第25話 全ては野放しにした運営が悪い!

「グォアァァーー!!!」


 転移と同時にクソデカ咆哮で出迎えるエンシェント・ドラゴン。全身が茶色っぽい鱗で覆われていて、目つきがめちゃくちゃ鋭い。うんうん、まさにドラゴン!

 しかも今回はHPバーまで付いてる。レイドバトルの特別仕様かな。


 俺がドラゴンのルックスに感動している間に、他のプレイヤーは攻撃を開始した。

 剣で斬りつけたり銃で撃ったり音楽を流したり……。

 俺も参加しないとなぁ!

 いくつかのスキルを発動し、ドラゴンへと特攻した!


 今の俺の『躱撃たげき』ポイントは数千。常に回避してるわけだし殴ってもないし、そりゃ貯まるわ。

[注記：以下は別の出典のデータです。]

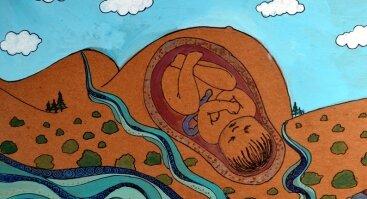 Asmeninės gimimo psichodramos ir dailės terapijos sesijos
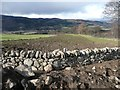 NO0147 : Reinstated dry stone wall by Russel Wills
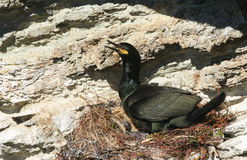 A Shag Phalacrocorax aristotelis sitting on its nest on the cliffs in Orkney, Scotland. Its baby can be see under it. Royalty Free Stock Photos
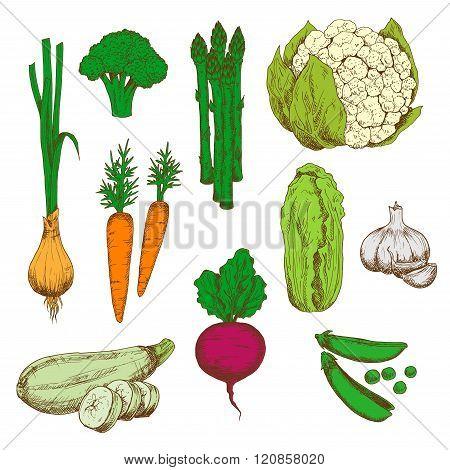Farm vegetables retro color sketches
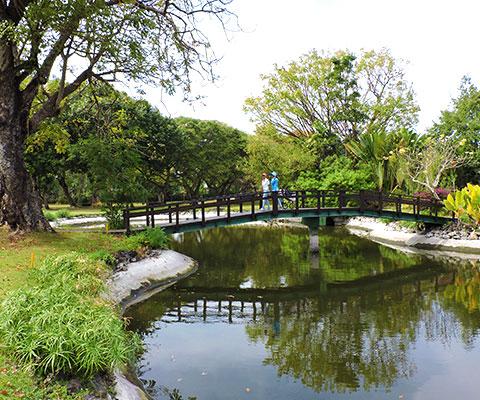 バリ島らしい木々が生い茂るコース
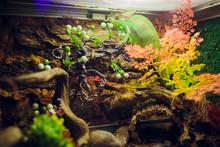 Chameleon Furcifer Pardalis , ...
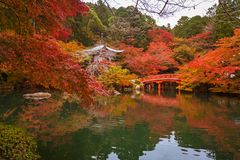 Daigo-ji świątynia z kolorowymi klonowymi drzewami obrazy royalty free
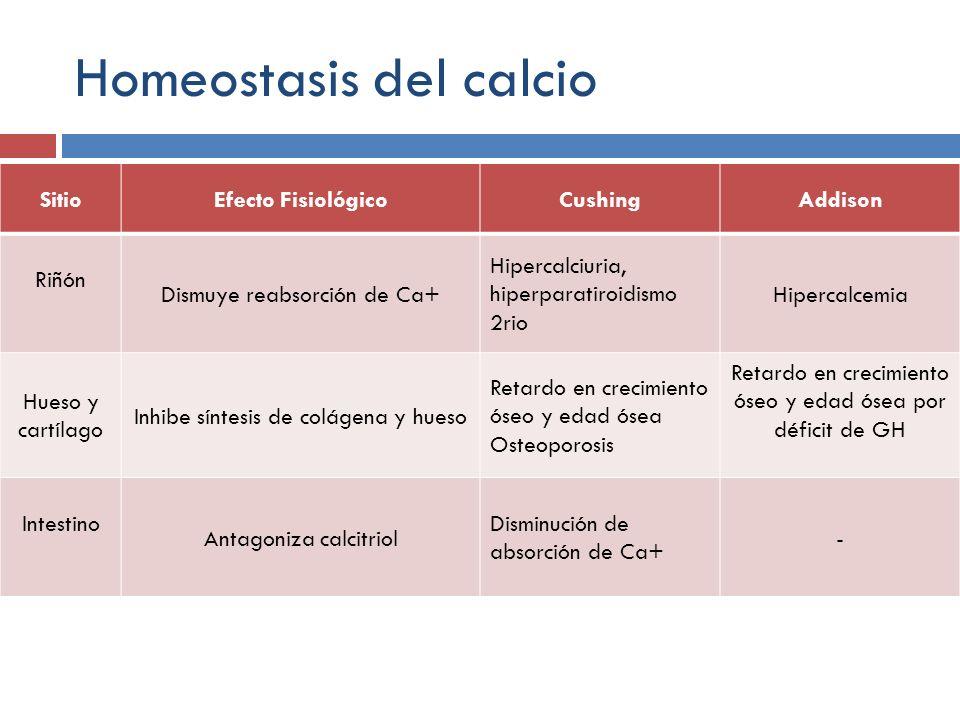 Homeostasis del calcio SitioEfecto FisiológicoCushingAddison Riñón Dismuye reabsorción de Ca+ Hipercalciuria, hiperparatiroidismo 2rio Hipercalcemia H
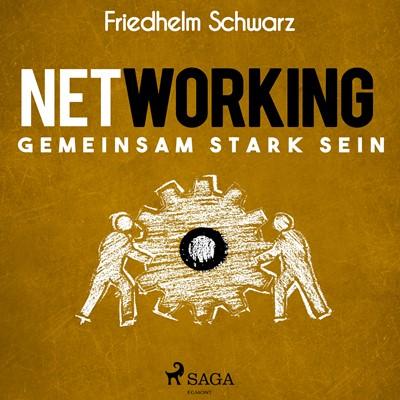 Networking – Gemeinsam stark sein Friedhelm Schwarz 9788726071221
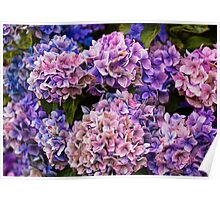 Painted Hydrangea Poster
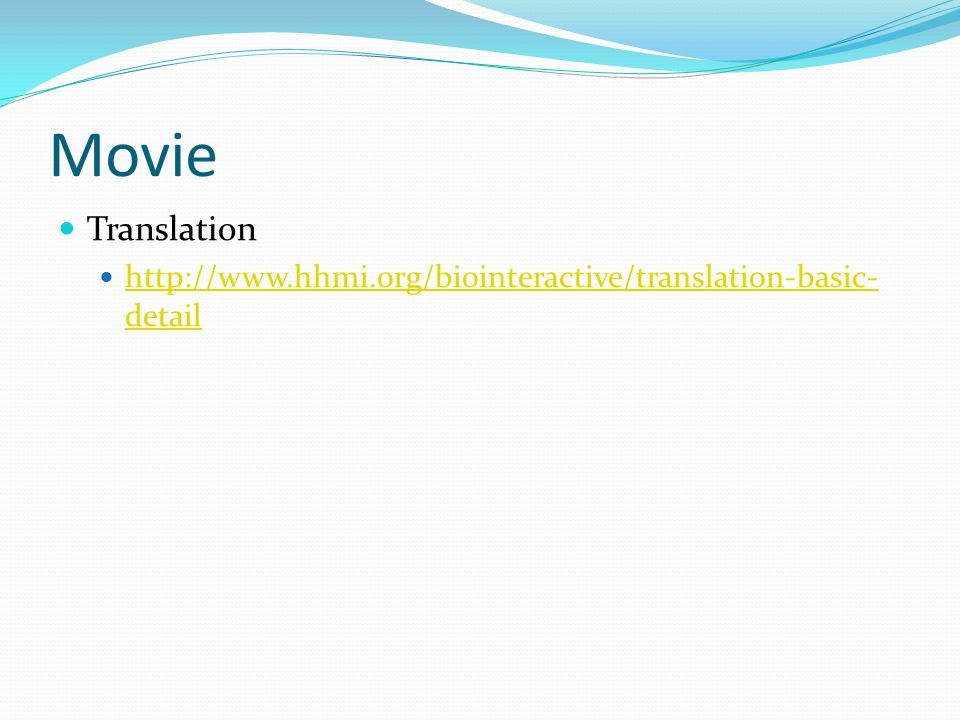 Movie Translation http://www.hhmi.org/biointeractive/translation-basic-detail
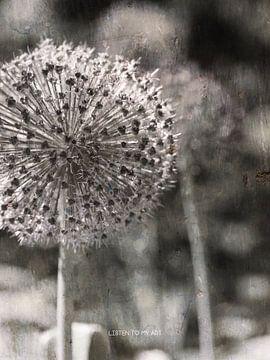 Allium von Wil Vervenne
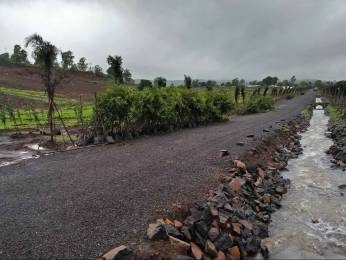 14000 sqft, Plot in Builder BRAMHA GREENS Trimbak, Nashik at Rs. 35.0008 Lacs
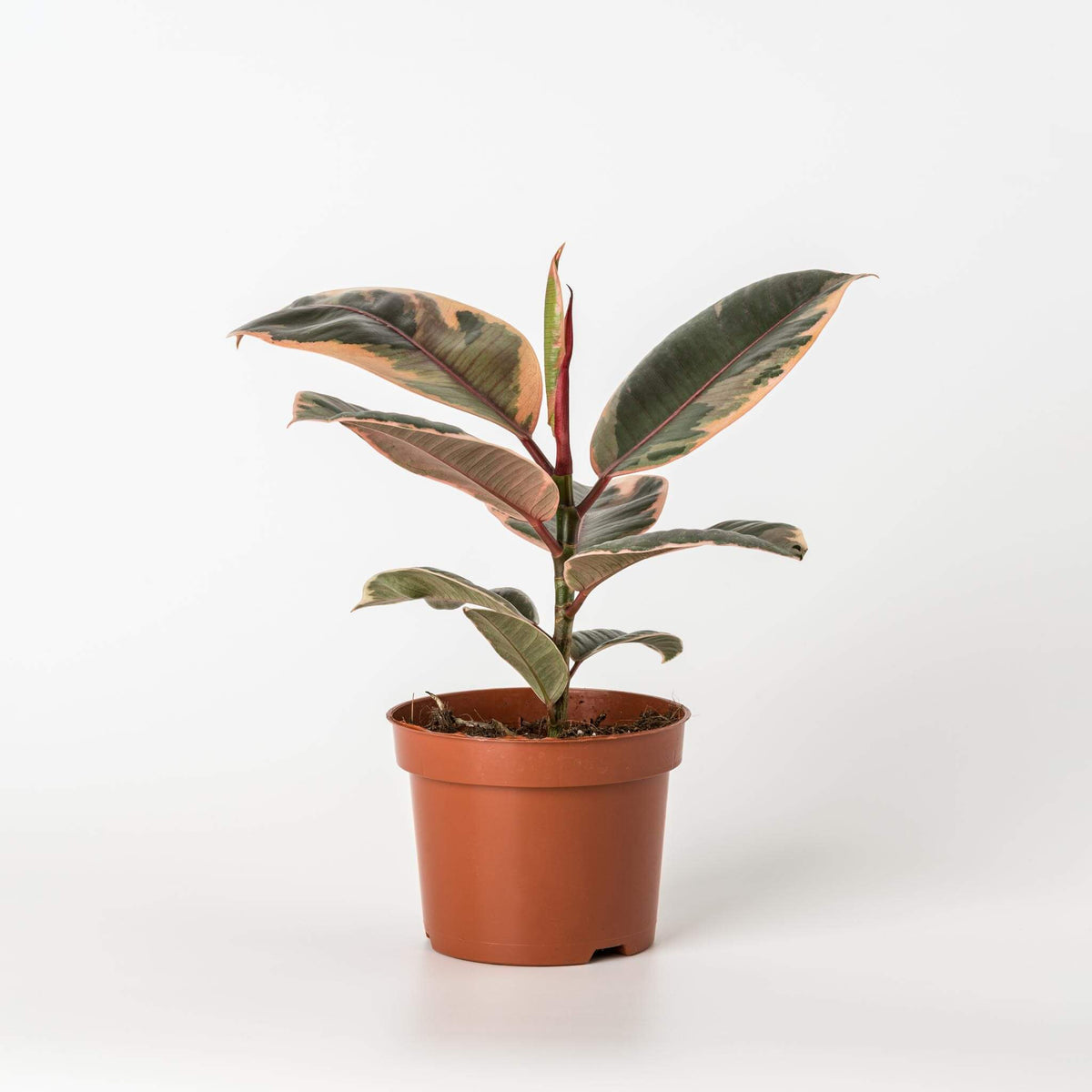 "Variegated rubber plant ""Belize Ruby"" - Scandiscapes"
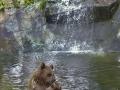 oso pardo mollo parc 12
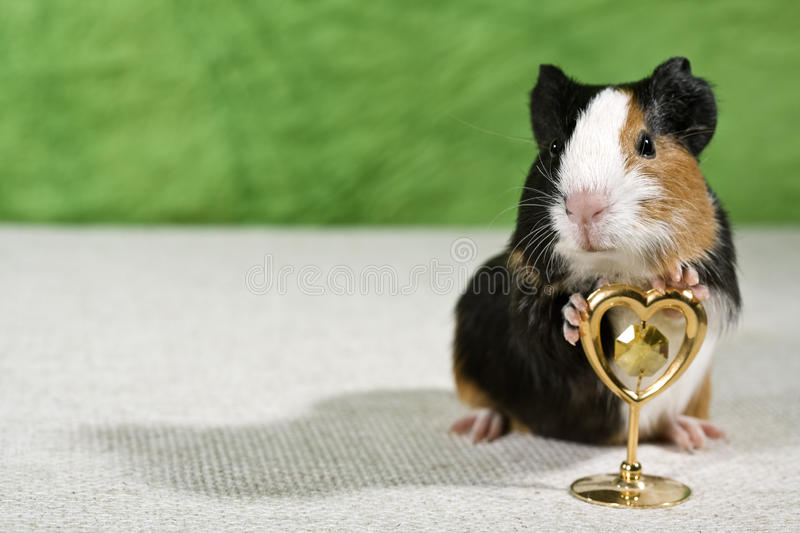 Funny pig stock images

 数千ポイントでどれくらいダメージが出るのか具体的にはわからんが、とりあえず大ダメージなのは確かだ。

 さぁさぁレッツゴー拳を繰り出せ!


『ローリング・ボミング』でぶっ飛びながらエンシェント・ドラゴンに接近。飛んでくるブレスはきっちり回避! その他翼の攻撃も掻い潜ってドラゴンは既に目の前ッ!


「よっしゃあ! 喰らえィィッ!!」

[スキル:躱撃解放が発動します]


 右手をフルスイング! イグニスの時に見たバチッという音とエフェクトと共に、ドラゴンに大ダメージが入るッ!


「グァァアァァァーー!!」


 悲鳴を上げてよろめく。HPバーの表記は

 37045/100000


 ……やりすぎたかもしれねぇ……。


 俺が殴る前は5000くらいしか削れてなかったはずなんだが……。『躱撃解放』、思ったより強すぎるスキルだ。回りの奴らみんな困惑しながら武器振ってるもん。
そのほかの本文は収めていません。